In [1]:
import torch
import torch.nn as nn
import csv
import numpy as np
from torch.utils.data import Dataset, DataLoader
from transformers import RobertaTokenizer
from sklearn.metrics import precision_recall_fscore_support
from sklearn.model_selection import train_test_split
from sklearn.metrics import confusion_matrix
import seaborn as sns
import matplotlib.pyplot as plt
from imblearn.over_sampling import RandomOverSampler



In [2]:
# 从CSV文件加载数据
def load_data(file_path):
    data = []
    with open(file_path, 'r', encoding='utf-8') as f:
        reader = csv.reader(f)
        next(reader)  # 跳过文件头部
        for line in reader:
            sentence, label = line
            # 将标签转为整型，这里我们把'positive'转为1，把'negative'转为0
            label = 1 if label == 'positive' else 0
            data.append((sentence, label))
    return data

In [3]:
# 数据集类
class IMDbDataset(Dataset):
    def __init__(self, data, tokenizer):
        self.tokenizer = tokenizer
        self.data = data

    def __len__(self):
        return len(self.data)

    def __getitem__(self, idx):
        sentence, label = self.data[idx]
        encoding = self.tokenizer.encode_plus(
            sentence,
            max_length=128,
            padding='max_length',
            truncation=True,
            return_tensors='pt'
        )
        input_ids = encoding['input_ids'].squeeze()
        attention_mask = encoding['attention_mask'].squeeze()
        return input_ids, attention_mask, torch.tensor(label)  # 标签转为Tensor类型

In [4]:
# 定义自定义模型
class LSTMClassifier(nn.Module):
    def __init__(self, embedding_dim, hidden_dim, num_classes):
        super(LSTMClassifier, self).__init__()
        self.embedding_dim = embedding_dim
        self.hidden_dim = hidden_dim
        self.embedding = nn.Embedding(vocab_size, embedding_dim)
        self.lstm = nn.LSTM(embedding_dim, hidden_dim, batch_first=True)
        self.neck = nn.Linear(hidden_dim, 256)
        self.tail = nn.Linear(256, num_classes)
        self.dropout = nn.Dropout(0.1)

    def forward(self, input_ids, attention_mask):
        embedded = self.embedding(input_ids)
        _, (h_n, _) = self.lstm(embedded)
        features = self.neck(h_n[-1])
        features = self.dropout(features)
        logits = self.tail(features)
        return logits

In [5]:
# 定义阈值清洗方法
def threshold_cleaning(predictions, labels, threshold):
    clean_indices = []
    for i in range(len(predictions)):
        if abs(predictions[i] - labels[i]) <= threshold:
            clean_indices.append(i)
    return clean_indices

In [8]:
# 加载数据集并进行分割
tokenizer = RobertaTokenizer.from_pretrained('roberta-base')
data = load_data('IMDB-NY.csv')
train_data, val_data = train_test_split(data, test_size=0.2, random_state=4)
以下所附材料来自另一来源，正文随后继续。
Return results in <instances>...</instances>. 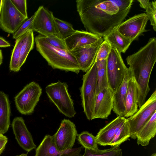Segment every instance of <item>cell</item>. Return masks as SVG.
Here are the masks:
<instances>
[{
	"label": "cell",
	"mask_w": 156,
	"mask_h": 156,
	"mask_svg": "<svg viewBox=\"0 0 156 156\" xmlns=\"http://www.w3.org/2000/svg\"><path fill=\"white\" fill-rule=\"evenodd\" d=\"M132 0H77V11L86 31L103 37L129 12Z\"/></svg>",
	"instance_id": "obj_1"
},
{
	"label": "cell",
	"mask_w": 156,
	"mask_h": 156,
	"mask_svg": "<svg viewBox=\"0 0 156 156\" xmlns=\"http://www.w3.org/2000/svg\"><path fill=\"white\" fill-rule=\"evenodd\" d=\"M126 61L137 84L138 106L140 108L146 101L150 90L149 80L156 62V37L150 38L137 51L128 56Z\"/></svg>",
	"instance_id": "obj_2"
},
{
	"label": "cell",
	"mask_w": 156,
	"mask_h": 156,
	"mask_svg": "<svg viewBox=\"0 0 156 156\" xmlns=\"http://www.w3.org/2000/svg\"><path fill=\"white\" fill-rule=\"evenodd\" d=\"M34 40L37 50L53 69L71 71L77 74L80 72V66L71 52L51 45L41 35L37 36Z\"/></svg>",
	"instance_id": "obj_3"
},
{
	"label": "cell",
	"mask_w": 156,
	"mask_h": 156,
	"mask_svg": "<svg viewBox=\"0 0 156 156\" xmlns=\"http://www.w3.org/2000/svg\"><path fill=\"white\" fill-rule=\"evenodd\" d=\"M68 87L66 83L58 81L48 85L45 89L49 99L59 112L66 117L72 118L75 116L76 112Z\"/></svg>",
	"instance_id": "obj_4"
},
{
	"label": "cell",
	"mask_w": 156,
	"mask_h": 156,
	"mask_svg": "<svg viewBox=\"0 0 156 156\" xmlns=\"http://www.w3.org/2000/svg\"><path fill=\"white\" fill-rule=\"evenodd\" d=\"M97 68L95 61L83 76L80 88V96L83 112L89 120H92L96 99Z\"/></svg>",
	"instance_id": "obj_5"
},
{
	"label": "cell",
	"mask_w": 156,
	"mask_h": 156,
	"mask_svg": "<svg viewBox=\"0 0 156 156\" xmlns=\"http://www.w3.org/2000/svg\"><path fill=\"white\" fill-rule=\"evenodd\" d=\"M42 92L41 87L36 82L32 81L27 85L14 98L19 112L24 115L32 114L39 101Z\"/></svg>",
	"instance_id": "obj_6"
},
{
	"label": "cell",
	"mask_w": 156,
	"mask_h": 156,
	"mask_svg": "<svg viewBox=\"0 0 156 156\" xmlns=\"http://www.w3.org/2000/svg\"><path fill=\"white\" fill-rule=\"evenodd\" d=\"M106 66L109 86L114 93L122 82L128 68L121 53L113 47L106 59Z\"/></svg>",
	"instance_id": "obj_7"
},
{
	"label": "cell",
	"mask_w": 156,
	"mask_h": 156,
	"mask_svg": "<svg viewBox=\"0 0 156 156\" xmlns=\"http://www.w3.org/2000/svg\"><path fill=\"white\" fill-rule=\"evenodd\" d=\"M156 111V91L155 90L149 98L132 116L126 118L130 137L136 139L137 134L145 123Z\"/></svg>",
	"instance_id": "obj_8"
},
{
	"label": "cell",
	"mask_w": 156,
	"mask_h": 156,
	"mask_svg": "<svg viewBox=\"0 0 156 156\" xmlns=\"http://www.w3.org/2000/svg\"><path fill=\"white\" fill-rule=\"evenodd\" d=\"M0 14V28L13 34L27 19L16 9L11 0H2Z\"/></svg>",
	"instance_id": "obj_9"
},
{
	"label": "cell",
	"mask_w": 156,
	"mask_h": 156,
	"mask_svg": "<svg viewBox=\"0 0 156 156\" xmlns=\"http://www.w3.org/2000/svg\"><path fill=\"white\" fill-rule=\"evenodd\" d=\"M78 134L73 122L68 119L62 120L57 131L52 136L57 149L60 151L72 149Z\"/></svg>",
	"instance_id": "obj_10"
},
{
	"label": "cell",
	"mask_w": 156,
	"mask_h": 156,
	"mask_svg": "<svg viewBox=\"0 0 156 156\" xmlns=\"http://www.w3.org/2000/svg\"><path fill=\"white\" fill-rule=\"evenodd\" d=\"M32 30L46 37L57 34L53 13L43 5L40 6L34 13Z\"/></svg>",
	"instance_id": "obj_11"
},
{
	"label": "cell",
	"mask_w": 156,
	"mask_h": 156,
	"mask_svg": "<svg viewBox=\"0 0 156 156\" xmlns=\"http://www.w3.org/2000/svg\"><path fill=\"white\" fill-rule=\"evenodd\" d=\"M148 20L145 13L135 15L121 23L117 29L122 35L133 41L146 31L145 27Z\"/></svg>",
	"instance_id": "obj_12"
},
{
	"label": "cell",
	"mask_w": 156,
	"mask_h": 156,
	"mask_svg": "<svg viewBox=\"0 0 156 156\" xmlns=\"http://www.w3.org/2000/svg\"><path fill=\"white\" fill-rule=\"evenodd\" d=\"M101 37L95 42L82 46L70 52L74 55L80 66V70L86 73L95 61L99 48L104 41Z\"/></svg>",
	"instance_id": "obj_13"
},
{
	"label": "cell",
	"mask_w": 156,
	"mask_h": 156,
	"mask_svg": "<svg viewBox=\"0 0 156 156\" xmlns=\"http://www.w3.org/2000/svg\"><path fill=\"white\" fill-rule=\"evenodd\" d=\"M114 94L113 92L108 87L96 95L92 120L108 118L113 108Z\"/></svg>",
	"instance_id": "obj_14"
},
{
	"label": "cell",
	"mask_w": 156,
	"mask_h": 156,
	"mask_svg": "<svg viewBox=\"0 0 156 156\" xmlns=\"http://www.w3.org/2000/svg\"><path fill=\"white\" fill-rule=\"evenodd\" d=\"M83 148L81 146L59 151L55 147L52 136L47 134L36 148L35 156H78Z\"/></svg>",
	"instance_id": "obj_15"
},
{
	"label": "cell",
	"mask_w": 156,
	"mask_h": 156,
	"mask_svg": "<svg viewBox=\"0 0 156 156\" xmlns=\"http://www.w3.org/2000/svg\"><path fill=\"white\" fill-rule=\"evenodd\" d=\"M12 126L15 139L21 147L27 153L36 148L32 136L22 117L15 118L13 120Z\"/></svg>",
	"instance_id": "obj_16"
},
{
	"label": "cell",
	"mask_w": 156,
	"mask_h": 156,
	"mask_svg": "<svg viewBox=\"0 0 156 156\" xmlns=\"http://www.w3.org/2000/svg\"><path fill=\"white\" fill-rule=\"evenodd\" d=\"M126 120L125 117L118 116L101 129L95 136L98 144L104 146L109 145Z\"/></svg>",
	"instance_id": "obj_17"
},
{
	"label": "cell",
	"mask_w": 156,
	"mask_h": 156,
	"mask_svg": "<svg viewBox=\"0 0 156 156\" xmlns=\"http://www.w3.org/2000/svg\"><path fill=\"white\" fill-rule=\"evenodd\" d=\"M101 37L86 31L76 30L64 40L67 50L70 52L80 47L95 42Z\"/></svg>",
	"instance_id": "obj_18"
},
{
	"label": "cell",
	"mask_w": 156,
	"mask_h": 156,
	"mask_svg": "<svg viewBox=\"0 0 156 156\" xmlns=\"http://www.w3.org/2000/svg\"><path fill=\"white\" fill-rule=\"evenodd\" d=\"M133 74L128 68L121 84L114 94V106L112 109L118 116L124 117L125 112V101L128 82Z\"/></svg>",
	"instance_id": "obj_19"
},
{
	"label": "cell",
	"mask_w": 156,
	"mask_h": 156,
	"mask_svg": "<svg viewBox=\"0 0 156 156\" xmlns=\"http://www.w3.org/2000/svg\"><path fill=\"white\" fill-rule=\"evenodd\" d=\"M138 91L137 83L133 76L129 80L126 94L124 117L132 116L138 110Z\"/></svg>",
	"instance_id": "obj_20"
},
{
	"label": "cell",
	"mask_w": 156,
	"mask_h": 156,
	"mask_svg": "<svg viewBox=\"0 0 156 156\" xmlns=\"http://www.w3.org/2000/svg\"><path fill=\"white\" fill-rule=\"evenodd\" d=\"M156 133V111L137 133L136 139L138 144L143 146H147L150 140L154 137Z\"/></svg>",
	"instance_id": "obj_21"
},
{
	"label": "cell",
	"mask_w": 156,
	"mask_h": 156,
	"mask_svg": "<svg viewBox=\"0 0 156 156\" xmlns=\"http://www.w3.org/2000/svg\"><path fill=\"white\" fill-rule=\"evenodd\" d=\"M112 47L115 48L121 53H125L133 41L131 40L121 34L117 30L114 29L103 37Z\"/></svg>",
	"instance_id": "obj_22"
},
{
	"label": "cell",
	"mask_w": 156,
	"mask_h": 156,
	"mask_svg": "<svg viewBox=\"0 0 156 156\" xmlns=\"http://www.w3.org/2000/svg\"><path fill=\"white\" fill-rule=\"evenodd\" d=\"M11 109L8 96L0 91V133H6L10 124Z\"/></svg>",
	"instance_id": "obj_23"
},
{
	"label": "cell",
	"mask_w": 156,
	"mask_h": 156,
	"mask_svg": "<svg viewBox=\"0 0 156 156\" xmlns=\"http://www.w3.org/2000/svg\"><path fill=\"white\" fill-rule=\"evenodd\" d=\"M97 68L96 95L105 88L109 87L108 83L106 59L95 61Z\"/></svg>",
	"instance_id": "obj_24"
},
{
	"label": "cell",
	"mask_w": 156,
	"mask_h": 156,
	"mask_svg": "<svg viewBox=\"0 0 156 156\" xmlns=\"http://www.w3.org/2000/svg\"><path fill=\"white\" fill-rule=\"evenodd\" d=\"M33 31L30 30L23 35L20 58V67L25 62L27 56L33 49L34 44Z\"/></svg>",
	"instance_id": "obj_25"
},
{
	"label": "cell",
	"mask_w": 156,
	"mask_h": 156,
	"mask_svg": "<svg viewBox=\"0 0 156 156\" xmlns=\"http://www.w3.org/2000/svg\"><path fill=\"white\" fill-rule=\"evenodd\" d=\"M78 143L83 148L93 151L99 149L96 136L87 131L82 132L77 136Z\"/></svg>",
	"instance_id": "obj_26"
},
{
	"label": "cell",
	"mask_w": 156,
	"mask_h": 156,
	"mask_svg": "<svg viewBox=\"0 0 156 156\" xmlns=\"http://www.w3.org/2000/svg\"><path fill=\"white\" fill-rule=\"evenodd\" d=\"M54 19L56 29V35L61 39L64 40L75 31L71 24L54 16Z\"/></svg>",
	"instance_id": "obj_27"
},
{
	"label": "cell",
	"mask_w": 156,
	"mask_h": 156,
	"mask_svg": "<svg viewBox=\"0 0 156 156\" xmlns=\"http://www.w3.org/2000/svg\"><path fill=\"white\" fill-rule=\"evenodd\" d=\"M23 38V35L16 39L9 64V69L11 71L18 72L21 68L20 66V58Z\"/></svg>",
	"instance_id": "obj_28"
},
{
	"label": "cell",
	"mask_w": 156,
	"mask_h": 156,
	"mask_svg": "<svg viewBox=\"0 0 156 156\" xmlns=\"http://www.w3.org/2000/svg\"><path fill=\"white\" fill-rule=\"evenodd\" d=\"M140 5L146 9V15L150 20L153 29L156 31V2L155 0L150 1L148 0H138Z\"/></svg>",
	"instance_id": "obj_29"
},
{
	"label": "cell",
	"mask_w": 156,
	"mask_h": 156,
	"mask_svg": "<svg viewBox=\"0 0 156 156\" xmlns=\"http://www.w3.org/2000/svg\"><path fill=\"white\" fill-rule=\"evenodd\" d=\"M130 136L128 123L126 121L118 131L109 145L111 147H119Z\"/></svg>",
	"instance_id": "obj_30"
},
{
	"label": "cell",
	"mask_w": 156,
	"mask_h": 156,
	"mask_svg": "<svg viewBox=\"0 0 156 156\" xmlns=\"http://www.w3.org/2000/svg\"><path fill=\"white\" fill-rule=\"evenodd\" d=\"M122 150L119 147H111L103 150L99 149L97 151L85 149L84 154H80L78 156H122Z\"/></svg>",
	"instance_id": "obj_31"
},
{
	"label": "cell",
	"mask_w": 156,
	"mask_h": 156,
	"mask_svg": "<svg viewBox=\"0 0 156 156\" xmlns=\"http://www.w3.org/2000/svg\"><path fill=\"white\" fill-rule=\"evenodd\" d=\"M34 17V14L30 18L26 20L18 29L12 34V38L16 40L22 36L30 30H32L33 21Z\"/></svg>",
	"instance_id": "obj_32"
},
{
	"label": "cell",
	"mask_w": 156,
	"mask_h": 156,
	"mask_svg": "<svg viewBox=\"0 0 156 156\" xmlns=\"http://www.w3.org/2000/svg\"><path fill=\"white\" fill-rule=\"evenodd\" d=\"M112 48L111 45L106 41L104 40L99 48L95 61L107 59Z\"/></svg>",
	"instance_id": "obj_33"
},
{
	"label": "cell",
	"mask_w": 156,
	"mask_h": 156,
	"mask_svg": "<svg viewBox=\"0 0 156 156\" xmlns=\"http://www.w3.org/2000/svg\"><path fill=\"white\" fill-rule=\"evenodd\" d=\"M44 37L46 41L51 45L60 49L67 50L64 40L56 34Z\"/></svg>",
	"instance_id": "obj_34"
},
{
	"label": "cell",
	"mask_w": 156,
	"mask_h": 156,
	"mask_svg": "<svg viewBox=\"0 0 156 156\" xmlns=\"http://www.w3.org/2000/svg\"><path fill=\"white\" fill-rule=\"evenodd\" d=\"M18 11L27 19H28L26 0H11Z\"/></svg>",
	"instance_id": "obj_35"
},
{
	"label": "cell",
	"mask_w": 156,
	"mask_h": 156,
	"mask_svg": "<svg viewBox=\"0 0 156 156\" xmlns=\"http://www.w3.org/2000/svg\"><path fill=\"white\" fill-rule=\"evenodd\" d=\"M8 142V138L3 134L0 133V155L3 152Z\"/></svg>",
	"instance_id": "obj_36"
},
{
	"label": "cell",
	"mask_w": 156,
	"mask_h": 156,
	"mask_svg": "<svg viewBox=\"0 0 156 156\" xmlns=\"http://www.w3.org/2000/svg\"><path fill=\"white\" fill-rule=\"evenodd\" d=\"M10 46L11 45L9 42L0 36V47L5 48Z\"/></svg>",
	"instance_id": "obj_37"
},
{
	"label": "cell",
	"mask_w": 156,
	"mask_h": 156,
	"mask_svg": "<svg viewBox=\"0 0 156 156\" xmlns=\"http://www.w3.org/2000/svg\"><path fill=\"white\" fill-rule=\"evenodd\" d=\"M3 56L1 50L0 49V66L2 63Z\"/></svg>",
	"instance_id": "obj_38"
},
{
	"label": "cell",
	"mask_w": 156,
	"mask_h": 156,
	"mask_svg": "<svg viewBox=\"0 0 156 156\" xmlns=\"http://www.w3.org/2000/svg\"><path fill=\"white\" fill-rule=\"evenodd\" d=\"M16 156H27V153H23L20 155H17Z\"/></svg>",
	"instance_id": "obj_39"
},
{
	"label": "cell",
	"mask_w": 156,
	"mask_h": 156,
	"mask_svg": "<svg viewBox=\"0 0 156 156\" xmlns=\"http://www.w3.org/2000/svg\"><path fill=\"white\" fill-rule=\"evenodd\" d=\"M2 0H0V12H1V6H2Z\"/></svg>",
	"instance_id": "obj_40"
},
{
	"label": "cell",
	"mask_w": 156,
	"mask_h": 156,
	"mask_svg": "<svg viewBox=\"0 0 156 156\" xmlns=\"http://www.w3.org/2000/svg\"><path fill=\"white\" fill-rule=\"evenodd\" d=\"M151 156H156V153H153Z\"/></svg>",
	"instance_id": "obj_41"
}]
</instances>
Downloading (…)olve/main/vocab.json:   0%|          | 0.00/899k [00:00<?, ?B/s]

Downloading (…)olve/main/merges.txt:   0%|          | 0.00/456k [00:00<?, ?B/s]

Downloading (…)lve/main/config.json:   0%|          | 0.00/481 [00:00<?, ?B/s]

In [9]:
# 获取词汇表大小
vocab_size = len(tokenizer)

# 创建训练集和验证集
train_dataset = IMDbDataset(train_data, tokenizer)
val_dataset = IMDbDataset(val_data, tokenizer)

In [10]:
# 定义超参数
batch_size = 32
num_classes = 2
embedding_dim = 128
hidden_dim = 256
num_epochs = 50
threshold = 0.5

In [11]:
# 创建数据加载器
train_dataloader = DataLoader(train_dataset, batch_size=batch_size, shuffle=True)
val_dataloader = DataLoader(val_dataset, batch_size=batch_size)

In [12]:
# 构建模型
device = torch.device('cuda' if torch.cuda.is_available() else 'cpu')
model = LSTMClassifier(embedding_dim, hidden_dim, num_classes).to(device)

In [13]:
# 定义损失函数
criterion = nn.CrossEntropyLoss()

# 定义优化器
optimizer = torch.optim.Adam(model.parameters(), lr=2e-5)

In [None]:
# 训练模型
best_val_loss = float('inf')
no_improve_epoch = 0
max_no_improve_epoch = 10

for epoch in range(num_epochs):
    model.train()
    total_loss = 0
    total_correct = 0
    total_samples = 0
    all_labels = []
    all_predictions = []

    for batch in train_dataloader:
        input_ids, attention_mask, labels = batch
        input_ids = input_ids.to(device)
        attention_mask = attention_mask.to(device)
        labels = labels.to(device)

        optimizer.zero_grad()
        logits = model(input_ids, attention_mask)
        loss = criterion(logits, labels)
        loss.backward()
        optimizer.step()

        total_loss += loss.item()

        # 计算准确度
        predictions = torch.argmax(logits, dim=1)
        total_correct += (predictions == labels).sum().item()
        total_samples += labels.size(0)
        all_predictions.extend(predictions.cpu().numpy())
        all_labels.extend(labels.cpu().numpy())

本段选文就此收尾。